This paper concerns the relationship between recent CJEU case law and the Anti-Tax Avoidance Directive as regards the controlled foreign company rules (CFC rules). This area of tax law has been so far affected by the law of the European Union only within the negative integration.
Thus, CJEU's decisions played a crucial role and gradually established conditions for the application of member states's domestic CFC rules in order to apply these rules consistently with economic freedoms enshrined by the Treaty on Functioning of the European Union. This approach was changed by the enactment of the Anti Tax Avoidance Directive which itself lays down CFC rules and provides for minimum standard of member states's CFC regulation (for those member states that had had CFC rules in their tax legislation and also those states that had to transpose them as a completely new tax measure).

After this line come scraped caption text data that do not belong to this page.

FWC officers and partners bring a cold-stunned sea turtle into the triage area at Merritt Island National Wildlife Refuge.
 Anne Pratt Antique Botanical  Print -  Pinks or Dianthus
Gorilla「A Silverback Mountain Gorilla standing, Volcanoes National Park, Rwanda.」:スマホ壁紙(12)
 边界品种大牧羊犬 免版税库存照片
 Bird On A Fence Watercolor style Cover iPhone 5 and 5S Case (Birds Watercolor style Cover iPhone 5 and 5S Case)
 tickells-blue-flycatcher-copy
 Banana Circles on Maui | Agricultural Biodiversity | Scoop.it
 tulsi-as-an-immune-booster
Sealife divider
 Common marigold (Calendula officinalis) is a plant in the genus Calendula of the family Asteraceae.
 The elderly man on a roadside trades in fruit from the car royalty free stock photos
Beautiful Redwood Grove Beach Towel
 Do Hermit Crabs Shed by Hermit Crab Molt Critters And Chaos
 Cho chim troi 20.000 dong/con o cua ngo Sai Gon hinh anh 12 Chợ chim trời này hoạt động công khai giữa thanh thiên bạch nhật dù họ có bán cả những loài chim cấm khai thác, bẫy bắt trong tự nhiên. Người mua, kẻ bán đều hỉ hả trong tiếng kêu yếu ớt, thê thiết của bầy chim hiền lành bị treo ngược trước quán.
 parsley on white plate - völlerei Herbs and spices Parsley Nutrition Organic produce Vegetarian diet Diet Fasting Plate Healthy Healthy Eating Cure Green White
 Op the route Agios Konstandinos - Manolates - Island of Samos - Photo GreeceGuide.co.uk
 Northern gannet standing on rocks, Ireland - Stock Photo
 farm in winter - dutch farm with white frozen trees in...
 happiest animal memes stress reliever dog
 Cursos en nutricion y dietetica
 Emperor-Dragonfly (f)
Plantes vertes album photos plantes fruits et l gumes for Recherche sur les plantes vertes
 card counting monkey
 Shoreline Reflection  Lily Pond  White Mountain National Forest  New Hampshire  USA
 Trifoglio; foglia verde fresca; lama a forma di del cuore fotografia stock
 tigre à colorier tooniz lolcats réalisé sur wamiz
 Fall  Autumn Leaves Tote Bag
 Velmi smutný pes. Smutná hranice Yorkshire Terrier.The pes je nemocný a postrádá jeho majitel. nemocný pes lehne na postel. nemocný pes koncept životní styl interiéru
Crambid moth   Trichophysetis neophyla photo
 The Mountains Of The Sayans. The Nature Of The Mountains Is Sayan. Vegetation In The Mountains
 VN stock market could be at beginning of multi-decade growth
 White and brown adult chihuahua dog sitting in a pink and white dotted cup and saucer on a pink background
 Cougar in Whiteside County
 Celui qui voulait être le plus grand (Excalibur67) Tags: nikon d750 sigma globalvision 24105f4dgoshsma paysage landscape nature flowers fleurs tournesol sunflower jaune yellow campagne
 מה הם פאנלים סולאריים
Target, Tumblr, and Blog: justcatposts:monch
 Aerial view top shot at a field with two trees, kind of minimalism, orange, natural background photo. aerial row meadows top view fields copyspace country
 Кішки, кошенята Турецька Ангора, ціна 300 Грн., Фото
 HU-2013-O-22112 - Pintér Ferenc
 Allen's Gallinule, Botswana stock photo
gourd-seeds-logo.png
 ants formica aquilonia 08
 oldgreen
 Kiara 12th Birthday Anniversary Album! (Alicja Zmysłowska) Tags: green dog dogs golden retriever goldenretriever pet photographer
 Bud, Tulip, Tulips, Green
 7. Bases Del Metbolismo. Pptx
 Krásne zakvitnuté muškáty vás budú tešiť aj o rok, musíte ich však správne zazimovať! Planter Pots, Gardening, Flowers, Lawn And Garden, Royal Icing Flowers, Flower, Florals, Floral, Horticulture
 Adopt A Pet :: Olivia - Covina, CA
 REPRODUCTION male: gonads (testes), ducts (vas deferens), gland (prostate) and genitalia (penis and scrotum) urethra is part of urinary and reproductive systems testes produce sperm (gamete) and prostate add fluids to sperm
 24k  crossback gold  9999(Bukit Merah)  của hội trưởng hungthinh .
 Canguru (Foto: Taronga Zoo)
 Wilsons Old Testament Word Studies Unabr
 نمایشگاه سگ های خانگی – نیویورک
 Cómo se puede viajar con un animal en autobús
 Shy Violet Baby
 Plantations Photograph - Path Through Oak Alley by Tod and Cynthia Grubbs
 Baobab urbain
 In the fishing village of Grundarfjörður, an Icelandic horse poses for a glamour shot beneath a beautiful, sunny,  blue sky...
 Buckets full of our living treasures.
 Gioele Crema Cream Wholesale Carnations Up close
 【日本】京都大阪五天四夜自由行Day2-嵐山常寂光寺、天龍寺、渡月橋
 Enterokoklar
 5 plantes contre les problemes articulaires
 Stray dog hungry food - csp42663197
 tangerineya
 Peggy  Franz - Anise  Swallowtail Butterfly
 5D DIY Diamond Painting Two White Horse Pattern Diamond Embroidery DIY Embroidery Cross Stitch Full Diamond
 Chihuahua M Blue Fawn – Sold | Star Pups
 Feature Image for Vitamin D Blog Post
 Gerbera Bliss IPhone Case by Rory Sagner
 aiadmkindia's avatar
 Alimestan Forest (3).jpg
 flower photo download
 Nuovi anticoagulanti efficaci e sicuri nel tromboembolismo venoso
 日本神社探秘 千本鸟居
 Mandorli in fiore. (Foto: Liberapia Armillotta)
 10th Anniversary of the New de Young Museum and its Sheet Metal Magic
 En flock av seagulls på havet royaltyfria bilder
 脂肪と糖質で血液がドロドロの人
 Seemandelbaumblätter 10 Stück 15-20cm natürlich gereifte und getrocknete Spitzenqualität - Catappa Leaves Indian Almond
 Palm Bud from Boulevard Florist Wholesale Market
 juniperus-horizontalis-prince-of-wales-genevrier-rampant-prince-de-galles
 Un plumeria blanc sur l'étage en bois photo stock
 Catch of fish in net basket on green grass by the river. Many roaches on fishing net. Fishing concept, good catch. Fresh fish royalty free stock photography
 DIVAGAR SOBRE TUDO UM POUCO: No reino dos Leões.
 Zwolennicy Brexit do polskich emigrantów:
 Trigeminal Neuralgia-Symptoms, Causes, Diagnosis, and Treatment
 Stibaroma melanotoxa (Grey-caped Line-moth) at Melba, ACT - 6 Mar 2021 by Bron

The objective of this paper is to consider a relevance of CJEU's case law concerning CFC rules enacted before introduction of the Anti Tax Avoidance Directive. In order to identify questionable areas, the following legal instruments are analysed and compared: the outputs of the project BEPS carried out by the OECD, especially the Action 3 Designing Effective Controlled Foreign Company Rules, CFC rules laid down in the article 7 of the Anti-Tax Avoidance Directive and CJEU's case law concerning CFC rules.
The analysis and evaluation of the CJEU's case law and its relevance to the Anti-Tax Avoidance Directive is necessary for the purpose of future interpretation and application of member states's domestic CFC rules transposed or adjusted on the basis of the Anti Tax Avoidance Directive.